高田郁さん、カオルさんと読むんですね。友人と同じ名前なのでイクさんと読んでいた。

「みをつくし料理帳1」の「八朔の月」だけを読んだ。 シリーズのたった一冊だけ読んだだけなのにとても面白かったので、そのあとも気になるのは柔らかく引き込まれるようなストーリーのせいかななどと思っていた。
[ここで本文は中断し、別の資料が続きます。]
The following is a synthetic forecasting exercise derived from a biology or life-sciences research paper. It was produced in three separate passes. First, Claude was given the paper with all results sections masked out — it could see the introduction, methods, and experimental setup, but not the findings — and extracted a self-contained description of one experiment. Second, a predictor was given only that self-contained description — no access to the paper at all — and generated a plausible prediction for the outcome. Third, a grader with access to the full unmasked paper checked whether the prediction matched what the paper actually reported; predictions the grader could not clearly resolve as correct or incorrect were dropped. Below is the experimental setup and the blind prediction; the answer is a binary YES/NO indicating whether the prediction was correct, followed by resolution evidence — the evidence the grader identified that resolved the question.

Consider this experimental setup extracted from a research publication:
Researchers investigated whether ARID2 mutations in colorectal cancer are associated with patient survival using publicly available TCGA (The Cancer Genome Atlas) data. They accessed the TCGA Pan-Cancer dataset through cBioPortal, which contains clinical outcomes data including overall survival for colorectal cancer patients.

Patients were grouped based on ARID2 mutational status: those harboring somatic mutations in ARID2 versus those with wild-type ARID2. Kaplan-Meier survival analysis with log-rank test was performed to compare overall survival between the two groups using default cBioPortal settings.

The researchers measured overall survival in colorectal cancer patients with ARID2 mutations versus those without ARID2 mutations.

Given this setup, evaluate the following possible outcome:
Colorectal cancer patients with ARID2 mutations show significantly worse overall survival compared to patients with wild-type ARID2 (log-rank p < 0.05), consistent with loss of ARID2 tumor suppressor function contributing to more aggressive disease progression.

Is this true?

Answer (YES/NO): YES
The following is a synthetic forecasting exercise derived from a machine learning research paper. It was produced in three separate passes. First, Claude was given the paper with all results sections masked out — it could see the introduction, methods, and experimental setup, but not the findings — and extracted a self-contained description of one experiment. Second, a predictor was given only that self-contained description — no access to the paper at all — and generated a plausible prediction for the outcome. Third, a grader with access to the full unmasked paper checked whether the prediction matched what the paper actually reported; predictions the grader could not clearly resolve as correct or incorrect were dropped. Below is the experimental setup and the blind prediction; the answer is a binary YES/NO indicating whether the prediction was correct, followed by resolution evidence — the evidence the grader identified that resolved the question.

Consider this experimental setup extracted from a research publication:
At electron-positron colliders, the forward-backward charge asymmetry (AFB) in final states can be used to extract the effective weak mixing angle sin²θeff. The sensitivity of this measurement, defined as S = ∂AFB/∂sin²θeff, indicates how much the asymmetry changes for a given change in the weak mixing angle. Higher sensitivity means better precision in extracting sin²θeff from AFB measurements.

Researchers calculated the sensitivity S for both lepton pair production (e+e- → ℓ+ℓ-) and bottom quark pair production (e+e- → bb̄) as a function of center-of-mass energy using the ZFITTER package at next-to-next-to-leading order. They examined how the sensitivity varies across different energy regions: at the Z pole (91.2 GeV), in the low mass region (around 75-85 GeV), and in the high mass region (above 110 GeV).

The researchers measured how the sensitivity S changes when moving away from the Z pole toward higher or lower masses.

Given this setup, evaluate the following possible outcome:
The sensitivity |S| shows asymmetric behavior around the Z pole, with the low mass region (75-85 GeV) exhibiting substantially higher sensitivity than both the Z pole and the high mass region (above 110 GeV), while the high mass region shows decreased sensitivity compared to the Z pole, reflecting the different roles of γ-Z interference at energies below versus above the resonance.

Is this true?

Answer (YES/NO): NO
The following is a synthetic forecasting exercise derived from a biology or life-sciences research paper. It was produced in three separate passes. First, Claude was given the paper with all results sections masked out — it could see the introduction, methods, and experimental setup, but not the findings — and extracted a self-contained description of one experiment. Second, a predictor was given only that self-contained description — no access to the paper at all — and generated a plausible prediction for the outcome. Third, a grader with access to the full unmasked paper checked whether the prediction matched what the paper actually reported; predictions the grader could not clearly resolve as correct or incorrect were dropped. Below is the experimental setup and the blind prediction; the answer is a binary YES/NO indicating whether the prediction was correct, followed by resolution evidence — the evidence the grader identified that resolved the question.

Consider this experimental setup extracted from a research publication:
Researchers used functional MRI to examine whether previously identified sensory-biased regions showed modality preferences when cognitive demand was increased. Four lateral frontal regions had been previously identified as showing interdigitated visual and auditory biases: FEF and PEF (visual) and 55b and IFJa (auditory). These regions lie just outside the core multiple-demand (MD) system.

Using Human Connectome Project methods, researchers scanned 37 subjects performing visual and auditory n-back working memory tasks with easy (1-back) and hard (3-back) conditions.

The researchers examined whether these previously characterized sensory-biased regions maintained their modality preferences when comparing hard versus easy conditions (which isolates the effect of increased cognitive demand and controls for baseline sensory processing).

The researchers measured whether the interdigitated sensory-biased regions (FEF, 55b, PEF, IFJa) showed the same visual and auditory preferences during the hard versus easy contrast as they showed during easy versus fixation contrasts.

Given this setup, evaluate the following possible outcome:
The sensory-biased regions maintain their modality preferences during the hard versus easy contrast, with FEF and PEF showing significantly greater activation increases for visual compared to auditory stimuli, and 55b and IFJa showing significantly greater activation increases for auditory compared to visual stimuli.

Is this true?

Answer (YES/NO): NO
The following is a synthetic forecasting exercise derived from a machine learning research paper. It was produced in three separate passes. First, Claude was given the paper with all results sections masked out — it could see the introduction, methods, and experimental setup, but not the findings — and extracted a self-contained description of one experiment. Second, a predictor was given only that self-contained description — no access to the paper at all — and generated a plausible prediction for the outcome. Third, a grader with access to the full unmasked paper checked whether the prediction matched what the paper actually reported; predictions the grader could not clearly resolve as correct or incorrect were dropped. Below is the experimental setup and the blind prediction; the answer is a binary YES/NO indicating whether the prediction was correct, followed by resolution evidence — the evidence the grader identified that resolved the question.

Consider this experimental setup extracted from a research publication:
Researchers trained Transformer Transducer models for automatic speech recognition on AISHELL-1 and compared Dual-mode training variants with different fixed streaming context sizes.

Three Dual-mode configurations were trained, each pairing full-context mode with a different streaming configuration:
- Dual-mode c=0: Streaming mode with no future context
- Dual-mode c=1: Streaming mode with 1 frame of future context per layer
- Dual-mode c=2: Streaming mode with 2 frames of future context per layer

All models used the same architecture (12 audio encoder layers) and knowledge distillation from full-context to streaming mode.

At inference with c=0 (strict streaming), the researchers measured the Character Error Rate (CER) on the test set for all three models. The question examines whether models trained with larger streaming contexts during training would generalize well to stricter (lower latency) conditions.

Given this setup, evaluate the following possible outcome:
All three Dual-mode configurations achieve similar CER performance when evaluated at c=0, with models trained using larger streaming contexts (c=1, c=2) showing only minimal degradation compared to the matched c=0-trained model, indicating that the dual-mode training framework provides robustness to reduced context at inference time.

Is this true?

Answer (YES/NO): NO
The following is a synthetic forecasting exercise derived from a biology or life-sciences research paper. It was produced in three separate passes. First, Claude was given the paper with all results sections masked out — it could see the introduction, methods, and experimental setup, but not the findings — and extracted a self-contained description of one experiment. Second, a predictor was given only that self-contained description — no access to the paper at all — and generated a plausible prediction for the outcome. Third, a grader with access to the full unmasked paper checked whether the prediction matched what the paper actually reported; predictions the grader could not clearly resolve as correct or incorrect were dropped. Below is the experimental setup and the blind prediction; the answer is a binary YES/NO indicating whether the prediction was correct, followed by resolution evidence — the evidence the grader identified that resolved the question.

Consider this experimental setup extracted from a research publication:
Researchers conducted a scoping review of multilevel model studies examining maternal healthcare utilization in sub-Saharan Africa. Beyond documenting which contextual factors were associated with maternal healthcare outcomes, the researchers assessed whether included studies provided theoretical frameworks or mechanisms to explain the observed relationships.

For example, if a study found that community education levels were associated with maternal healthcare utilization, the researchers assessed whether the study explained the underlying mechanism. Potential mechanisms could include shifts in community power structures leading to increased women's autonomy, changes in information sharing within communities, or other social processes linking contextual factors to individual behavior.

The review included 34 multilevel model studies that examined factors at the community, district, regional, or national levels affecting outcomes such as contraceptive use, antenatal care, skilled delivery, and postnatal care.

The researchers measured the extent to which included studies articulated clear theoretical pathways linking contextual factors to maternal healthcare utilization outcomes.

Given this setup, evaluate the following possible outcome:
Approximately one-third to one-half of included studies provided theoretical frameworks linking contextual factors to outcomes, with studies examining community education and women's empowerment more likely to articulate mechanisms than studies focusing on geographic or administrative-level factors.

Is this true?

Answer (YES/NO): NO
帰って読み始めたらとうとう夜中過ぎまでかかってしまった。
読み終わっても感動してしまって、もう一度拾い読みまでした。

田舎があるので故郷という言葉に弱い。その上この短編集の表題になっている北の故郷は、風景も美しく、兄弟愛も主人公の郷土愛の深さも胸にせまってきた、どの作品も短いけれど、日ごろ溜まった様々なものが流れ落ちるようだった。

 お弁当ふたつ
退職した夫とそれを察した妻が、いつものようにお弁当を持って出かけていく夫を、そっと追いかけて駅のベンチで一緒に食べる話。

 車窓家族
信号停止する電車から見えるアパートに、夜中でも電気が消えない部屋がある。そこに住んでいる老夫婦の生活が電車の窓からよく見える。乗客の中に二人をいつも気にかけている人たちがいた。人のふれあいが暖かい。

 ムシヤシナイ
長く絶縁している息子のところから孫がふらっと来た。おじいさんは駅のホームで立ち食いそばの店をしている。外から半身を見せているが入ってこない孫には、何か鬱屈したものがあるらしい。そのうち少し手伝ってくれたりするようになる。家に連れて帰って少し暮らしているうちに、孫はなにか吹っ切れたような優しい顔をして帰っていった。

 ふるさと銀河線
めったに通らない電車だったが、育った風景の中にいつもあった、過疎化していく故郷を出て行く決心がつかなかった。兄が背中を押してくれるまでは。秀作。

 返信
15年前になくなった筆不精の息子が旅先から出した一枚の手紙がある。老夫婦は息子の跡を訪ねる旅をする。旅の宿で、夫婦ははじめて返信を書いた。

 雨を聴く午後
線路脇の古いアパート。前に住んでいた部屋が気になって電車の中から見ていると、ベランダに一足の真っ白く洗ったソックスがいつも干してある、住んでいるのはどんな人なのだろう。彼は前に作っていた合鍵で入ってみる。留守の部屋に入ると少しだけ気配が残っている。「ダイジョウブ」と話すインコもいる。ある日テーブルに書きかけの手紙があった。

 あなたへの伝言
ここも線路脇の古いアパート。住んでいる女は別居中の夫に手紙を書いている。断酒もして仕事も続けていると。その日履いたソックスを、白く白く洗い上げて夫の通勤電車から見える所に干す。元気です、ダイジョウブ。

 晩夏光
アルツハイマーの予感がしてノートをつけ始めた。正常な自分と壊れていく自分に向き合わなくてはならない。

 幸福が遠すぎたら
同級生三人が嵐山で再会する。大学を卒業して16年経った、それぞれの人生がしみしみと感動を呼ぶ。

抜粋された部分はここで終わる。